Assim, devermos ir além da literalidade da lei para olharmos as singularidades da herança histórica brasileira: uma radiosa mistura. Raul Lody, que dedicou sua vida ao estudo das religiões africanas, pode nos iluminar:
“Na formação de povo brasileiro, os Yorubá, os Fon, os Ewe;  as civilizações dos povos Bantu e da África oriental abastecem de histórias religiosas o nosso entendimento de fé, de sagrado, de memórias míticas; e de inúmeros conhecimentos culturais agregados à música, à dança, à comida, e ao idioma, entre outros. Organizadas, hierarquizadas, sistematizadas em rígidos preceitos litúrgicos; detentoras de calendários religiosos; também mantenedoras de amplo e  rico acervo cultural de povos africanos no Brasil, são o Candomblé nas suas Nações Ketu, Nagô, Jeje, Angola, Angola-congo, Gexá, Moxicongo em todo o Brasil; O Xangô, no Nordeste; o Mina-jeje e o Mina-nagô no Maranhão e na Amazônia; o Batuque, e as suas muitas Nações no Rio Grande do Sul; e a Umbanda. Essas religiões têm o reconhecimento do Estado nacional por meio do “tombamento” como Patrimônio Nacional (IPHAN), que assim demonstrou a importância dessas religiões tão organizadas quanto as demais que convivem no nosso Estado democrático.”
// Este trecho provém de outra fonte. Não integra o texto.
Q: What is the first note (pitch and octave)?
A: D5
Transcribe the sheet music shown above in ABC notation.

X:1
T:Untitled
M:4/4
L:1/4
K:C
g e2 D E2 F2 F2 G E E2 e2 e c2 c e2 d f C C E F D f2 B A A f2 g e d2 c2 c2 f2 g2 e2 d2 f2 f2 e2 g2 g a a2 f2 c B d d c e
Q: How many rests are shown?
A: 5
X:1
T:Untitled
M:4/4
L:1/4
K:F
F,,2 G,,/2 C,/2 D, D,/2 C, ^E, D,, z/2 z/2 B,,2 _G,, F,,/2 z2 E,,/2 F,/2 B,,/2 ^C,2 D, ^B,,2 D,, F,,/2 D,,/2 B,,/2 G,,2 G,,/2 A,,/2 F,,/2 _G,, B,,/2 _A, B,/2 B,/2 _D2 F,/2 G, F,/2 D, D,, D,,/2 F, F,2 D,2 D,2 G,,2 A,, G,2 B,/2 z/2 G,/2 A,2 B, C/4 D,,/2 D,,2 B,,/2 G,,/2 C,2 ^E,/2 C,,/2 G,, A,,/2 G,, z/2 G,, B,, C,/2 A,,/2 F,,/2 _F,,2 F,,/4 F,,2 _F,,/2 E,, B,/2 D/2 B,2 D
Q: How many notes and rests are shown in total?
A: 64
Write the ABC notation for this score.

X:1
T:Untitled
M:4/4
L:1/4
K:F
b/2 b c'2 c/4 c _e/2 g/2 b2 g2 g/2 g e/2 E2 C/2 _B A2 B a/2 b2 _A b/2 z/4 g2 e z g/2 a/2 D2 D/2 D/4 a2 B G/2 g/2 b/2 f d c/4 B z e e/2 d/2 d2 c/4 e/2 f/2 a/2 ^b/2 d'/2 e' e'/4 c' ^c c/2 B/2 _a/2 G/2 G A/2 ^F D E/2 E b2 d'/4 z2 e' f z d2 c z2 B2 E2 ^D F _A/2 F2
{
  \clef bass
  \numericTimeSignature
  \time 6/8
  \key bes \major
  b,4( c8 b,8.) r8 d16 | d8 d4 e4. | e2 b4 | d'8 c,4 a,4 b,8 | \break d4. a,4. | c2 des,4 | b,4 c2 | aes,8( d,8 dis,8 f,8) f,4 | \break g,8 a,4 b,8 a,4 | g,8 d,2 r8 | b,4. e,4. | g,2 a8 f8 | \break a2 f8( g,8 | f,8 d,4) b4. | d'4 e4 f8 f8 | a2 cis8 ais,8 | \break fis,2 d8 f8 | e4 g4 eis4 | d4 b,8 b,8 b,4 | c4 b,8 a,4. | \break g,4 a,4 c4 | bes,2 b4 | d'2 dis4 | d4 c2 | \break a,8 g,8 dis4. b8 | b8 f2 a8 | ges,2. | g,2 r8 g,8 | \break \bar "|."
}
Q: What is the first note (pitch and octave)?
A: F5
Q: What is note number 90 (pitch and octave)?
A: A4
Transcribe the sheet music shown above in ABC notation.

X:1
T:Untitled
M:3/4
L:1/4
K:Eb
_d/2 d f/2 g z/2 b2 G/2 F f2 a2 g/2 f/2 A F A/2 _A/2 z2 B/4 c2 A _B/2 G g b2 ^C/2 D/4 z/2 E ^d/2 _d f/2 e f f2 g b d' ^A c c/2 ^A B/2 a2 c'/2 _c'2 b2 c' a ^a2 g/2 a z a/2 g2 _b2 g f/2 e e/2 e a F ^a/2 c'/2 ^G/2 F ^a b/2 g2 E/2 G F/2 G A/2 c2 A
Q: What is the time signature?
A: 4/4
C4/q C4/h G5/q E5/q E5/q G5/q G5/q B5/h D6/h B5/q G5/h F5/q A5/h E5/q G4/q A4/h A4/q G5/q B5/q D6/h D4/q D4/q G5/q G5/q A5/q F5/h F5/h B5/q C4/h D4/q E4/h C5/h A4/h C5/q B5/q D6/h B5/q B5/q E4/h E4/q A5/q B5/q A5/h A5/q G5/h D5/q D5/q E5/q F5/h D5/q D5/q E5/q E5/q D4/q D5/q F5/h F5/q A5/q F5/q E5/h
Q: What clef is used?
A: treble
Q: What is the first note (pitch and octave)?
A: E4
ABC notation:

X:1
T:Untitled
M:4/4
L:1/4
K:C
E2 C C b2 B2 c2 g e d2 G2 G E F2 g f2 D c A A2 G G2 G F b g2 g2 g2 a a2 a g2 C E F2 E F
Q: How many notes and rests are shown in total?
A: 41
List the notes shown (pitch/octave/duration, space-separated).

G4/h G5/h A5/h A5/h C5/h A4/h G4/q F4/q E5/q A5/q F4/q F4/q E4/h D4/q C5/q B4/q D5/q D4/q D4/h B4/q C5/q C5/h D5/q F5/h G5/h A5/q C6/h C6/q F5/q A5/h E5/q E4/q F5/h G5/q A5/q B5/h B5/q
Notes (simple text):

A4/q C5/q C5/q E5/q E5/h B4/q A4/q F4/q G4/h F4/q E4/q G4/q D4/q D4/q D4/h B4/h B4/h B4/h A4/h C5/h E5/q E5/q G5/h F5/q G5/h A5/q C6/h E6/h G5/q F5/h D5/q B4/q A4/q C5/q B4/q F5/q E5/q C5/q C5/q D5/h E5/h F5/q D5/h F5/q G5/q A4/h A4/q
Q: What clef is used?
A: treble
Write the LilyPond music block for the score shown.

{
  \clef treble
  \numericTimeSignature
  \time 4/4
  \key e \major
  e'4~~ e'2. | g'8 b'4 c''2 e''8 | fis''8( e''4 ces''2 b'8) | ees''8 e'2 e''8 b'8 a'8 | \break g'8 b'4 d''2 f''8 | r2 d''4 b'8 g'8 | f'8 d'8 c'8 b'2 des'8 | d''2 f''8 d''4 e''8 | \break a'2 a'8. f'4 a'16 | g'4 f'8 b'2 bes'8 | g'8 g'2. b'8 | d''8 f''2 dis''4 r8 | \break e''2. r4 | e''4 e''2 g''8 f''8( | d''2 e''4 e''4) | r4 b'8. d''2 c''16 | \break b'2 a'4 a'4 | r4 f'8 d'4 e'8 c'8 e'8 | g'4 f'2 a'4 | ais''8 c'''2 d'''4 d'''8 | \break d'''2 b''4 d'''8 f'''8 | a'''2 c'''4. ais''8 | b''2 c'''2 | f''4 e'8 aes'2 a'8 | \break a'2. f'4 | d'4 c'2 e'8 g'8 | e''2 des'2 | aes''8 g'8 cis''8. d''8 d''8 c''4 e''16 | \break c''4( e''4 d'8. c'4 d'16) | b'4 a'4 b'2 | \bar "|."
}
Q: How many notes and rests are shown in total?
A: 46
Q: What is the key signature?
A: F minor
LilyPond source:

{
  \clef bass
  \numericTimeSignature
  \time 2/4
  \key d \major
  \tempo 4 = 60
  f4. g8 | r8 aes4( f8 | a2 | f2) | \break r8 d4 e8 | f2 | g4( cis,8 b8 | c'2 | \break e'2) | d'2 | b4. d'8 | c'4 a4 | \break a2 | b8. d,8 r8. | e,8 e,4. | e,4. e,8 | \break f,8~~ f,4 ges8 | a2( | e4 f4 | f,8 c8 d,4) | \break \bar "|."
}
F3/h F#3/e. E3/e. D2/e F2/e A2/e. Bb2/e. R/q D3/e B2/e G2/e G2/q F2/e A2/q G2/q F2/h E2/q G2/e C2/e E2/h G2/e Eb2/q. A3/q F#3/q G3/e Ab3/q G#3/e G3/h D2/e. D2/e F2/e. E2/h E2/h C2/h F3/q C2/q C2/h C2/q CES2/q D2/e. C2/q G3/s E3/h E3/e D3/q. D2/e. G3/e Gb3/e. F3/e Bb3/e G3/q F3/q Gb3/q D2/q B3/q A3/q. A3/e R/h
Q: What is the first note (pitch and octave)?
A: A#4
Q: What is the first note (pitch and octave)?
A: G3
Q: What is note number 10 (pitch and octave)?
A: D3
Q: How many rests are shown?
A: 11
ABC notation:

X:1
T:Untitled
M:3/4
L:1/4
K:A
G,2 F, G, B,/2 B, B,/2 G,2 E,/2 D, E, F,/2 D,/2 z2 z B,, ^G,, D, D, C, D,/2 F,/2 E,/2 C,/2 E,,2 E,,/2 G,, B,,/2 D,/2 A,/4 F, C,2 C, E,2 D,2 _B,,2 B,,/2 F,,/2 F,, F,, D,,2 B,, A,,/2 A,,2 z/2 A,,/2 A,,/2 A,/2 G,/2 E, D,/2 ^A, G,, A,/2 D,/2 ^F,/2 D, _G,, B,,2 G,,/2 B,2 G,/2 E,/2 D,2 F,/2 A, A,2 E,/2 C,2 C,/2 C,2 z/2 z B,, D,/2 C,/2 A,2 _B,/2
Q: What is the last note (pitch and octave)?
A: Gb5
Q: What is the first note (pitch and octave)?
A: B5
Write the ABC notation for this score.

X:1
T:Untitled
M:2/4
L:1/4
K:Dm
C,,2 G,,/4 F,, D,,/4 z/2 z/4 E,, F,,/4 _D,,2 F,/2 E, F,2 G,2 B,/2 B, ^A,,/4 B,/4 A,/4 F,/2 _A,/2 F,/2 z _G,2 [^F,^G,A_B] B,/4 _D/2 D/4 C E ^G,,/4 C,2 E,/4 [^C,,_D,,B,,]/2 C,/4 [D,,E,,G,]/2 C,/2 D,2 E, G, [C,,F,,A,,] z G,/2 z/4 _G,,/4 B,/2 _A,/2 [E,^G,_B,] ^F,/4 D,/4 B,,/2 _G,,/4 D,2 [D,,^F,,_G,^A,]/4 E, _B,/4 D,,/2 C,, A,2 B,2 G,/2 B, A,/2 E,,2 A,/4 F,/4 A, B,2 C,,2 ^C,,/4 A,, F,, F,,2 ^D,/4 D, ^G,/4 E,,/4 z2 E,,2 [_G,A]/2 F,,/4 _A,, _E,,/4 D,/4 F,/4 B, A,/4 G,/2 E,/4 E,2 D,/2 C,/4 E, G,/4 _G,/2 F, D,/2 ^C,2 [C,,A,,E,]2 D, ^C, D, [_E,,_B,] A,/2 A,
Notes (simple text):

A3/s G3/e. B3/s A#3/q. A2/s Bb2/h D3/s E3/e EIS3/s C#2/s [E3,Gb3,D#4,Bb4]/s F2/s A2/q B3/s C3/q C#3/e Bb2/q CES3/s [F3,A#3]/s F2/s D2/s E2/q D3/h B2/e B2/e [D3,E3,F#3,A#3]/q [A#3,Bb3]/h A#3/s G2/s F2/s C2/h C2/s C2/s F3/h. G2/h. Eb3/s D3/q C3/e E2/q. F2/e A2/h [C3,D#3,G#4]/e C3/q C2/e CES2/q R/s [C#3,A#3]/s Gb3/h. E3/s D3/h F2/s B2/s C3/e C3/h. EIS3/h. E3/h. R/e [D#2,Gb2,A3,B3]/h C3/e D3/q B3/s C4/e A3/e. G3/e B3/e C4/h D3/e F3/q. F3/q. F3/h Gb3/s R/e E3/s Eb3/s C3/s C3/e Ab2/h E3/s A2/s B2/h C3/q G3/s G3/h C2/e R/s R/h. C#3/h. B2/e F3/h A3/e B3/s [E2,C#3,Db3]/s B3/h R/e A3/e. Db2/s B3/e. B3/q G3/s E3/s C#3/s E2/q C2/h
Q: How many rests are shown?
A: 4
Há um ponto em comum que une Steiner, pensador da origem das linguagens, a Lody e Bertazzo: o da aceitação das diferenças, o da não-exclusão, o do convívio dos contrários. A ideia é a de que você faz parte de um mundo maior de culturas distintas, que se entrecruzam e se ampliam, abrindo horizontes, sempre enriquecedoras. Ou, como na visão do poeta Drummond: “Amor é o que se aprende no limite”. Aprender a amar a si mesmo, de pronto, é conhecer seus próprios limites.